DOI: 10.1145/3448112

@article{10.1145/3448112,
  author = {Tang, Chi Ian and Perez-Pozuelo, Ignacio and Spathis, Dimitris and Brage, Soren and Wareham, Nick and Mascolo, Cecilia},
  title = {SelfHAR: Improving Human Activity Recognition through Self-Training with Unlabeled Data},
  year = {2021},
  issue_date = {March 2021},
  publisher = {Association for Computing Machinery},
  address = {New York, NY, USA},
  volume = {5},
  number = {1},
  url = {https://doi.org/10.1145/3448112},
  doi = {10.1145/3448112},
  abstract = {Machine learning and deep learning have shown great promise in mobile sensing applications, including Human Activity Recognition. However, the performance of such models in real-world settings largely depends on the availability of large datasets that captures diverse behaviors. Recently, studies in computer vision and natural language processing have shown that leveraging massive amounts of unlabeled data enables performance on par with state-of-the-art supervised models.In this work, we present SelfHAR, a semi-supervised model that effectively learns to leverage unlabeled mobile sensing datasets to complement small labeled datasets. Our approach combines teacher-student self-training, which distills the knowledge of unlabeled and labeled datasets while allowing for data augmentation, and multi-task self-supervision, which learns robust signal-level representations by predicting distorted versions of the input.We evaluated SelfHAR on various HAR datasets and showed state-of-the-art performance over supervised and previous semi-supervised approaches, with up to 12% increase in F1 score using the same number of model parameters at inference. Furthermore, SelfHAR is data-efficient, reaching similar performance using up to 10 times less labeled data compared to supervised approaches. Our work not only achieves state-of-the-art performance in a diverse set of HAR datasets, but also sheds light on how pre-training tasks may affect downstream performance.},
  journal = {Proc. ACM Interact. Mob. Wearable Ubiquitous Technol.},
  month = mar,
  articleno = {36},
  numpages = {30},
  keywords = {semi-supervised training, human activity recognition, unlabeled data, self-supervised training, self-training, deep learning}
}

Setting Up

The repository has been tested on Python 3.6.8 and external Python libraries used in this repository are recorded in requirements.txt

To install the dependencies, please run pip install -r requirements.txt.

Running the Code

The main entry points of the repository are run_self_har.py and run_datasets.py.

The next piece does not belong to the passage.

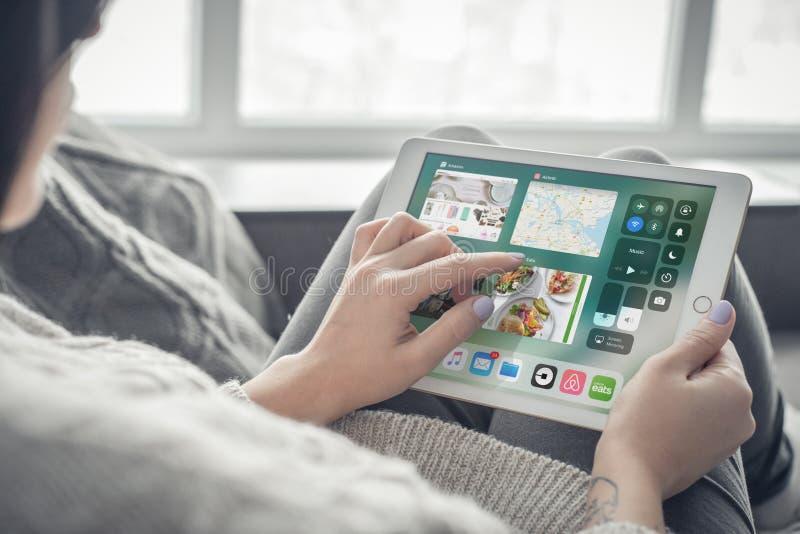 Vrouw die een gloednieuw Prozilver van Apple gebruiken iPad stock afbeeldingen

run_datasets.py provides functionalities on downloading and pre-processing HAR datasets to be used for training. Currently, it supports the MotionSense dataset and the HHAR dataset. Please make sure that you have read and agree to the terms and conditions set out by the authors/data collectors of these datasets before running the script.

run_self_har.py implements the training, fine-tuning and evaluation of HAR models following the SelfHAR and related pipelines. The training pipeline is controlled using a JSON configuration file passed via command line argument --config. Sample configuration files are included in the sample_configs folder, which include configurations for the SelfHAR, Transformation Discrimination Only, Self-Training Only and Fully-supervised pipelines. Please refer to the README.md in the folder for creating a customised training pipeline.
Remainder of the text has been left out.